The experiment of extending the conference from 4 to 5 days, and starting the first day and ending the last at lunchtime was, I think, a success. The arrangements were made, and the programme moved ahead, for the most part, with metronomic Swiss-watch precision; for which, conference organizer Li Schoolland and her team deserve huge congratulations.
Everyone seemed to get on with each other, too. Indeed, in this respect, I think this was one of the best of all our conferences. No other ISIL meeting in my experience, of course, can compare with Dax, France in 2001; but I think this one is up there, vying for second place with 1999 in Costa Rica.
I did notice one difference between the attitudes of our Asian friends and those of us from the West. For the Asians, democracy – where it exists – seems fresh and new.
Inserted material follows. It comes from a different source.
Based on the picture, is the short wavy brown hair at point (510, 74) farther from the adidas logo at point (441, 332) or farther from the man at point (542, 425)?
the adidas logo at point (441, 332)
Things are still getting better after past political and economic troubles. But for us cynical Western greybeards, democracy has already shot its bolt, and new, more radical solutions are necessary.
That said, the conference had a sense of expectation about it. Despite one or two speakers being pessimistic about the situations in their own countries, I sensed a general feeling of cautious optimism. Could it be, perhaps, that somewhere below the horizon in the East, the liberty Sun is preparing to rise? Could it be that the age of evil dictatorships, bad politics, senseless wars, and unjust and burdensome taxes, is at last coming towards its end? We can but hope so. And, whatever we can do towards that end, that will we do.
I will end with a very brief statement of what we stand for, and who we are. We are International. We are Individuals, but we are also extremely happy in the Society of our friends. And we care – very, very much – about Liberty for all human beings.
We are the International Society for Individual Liberty.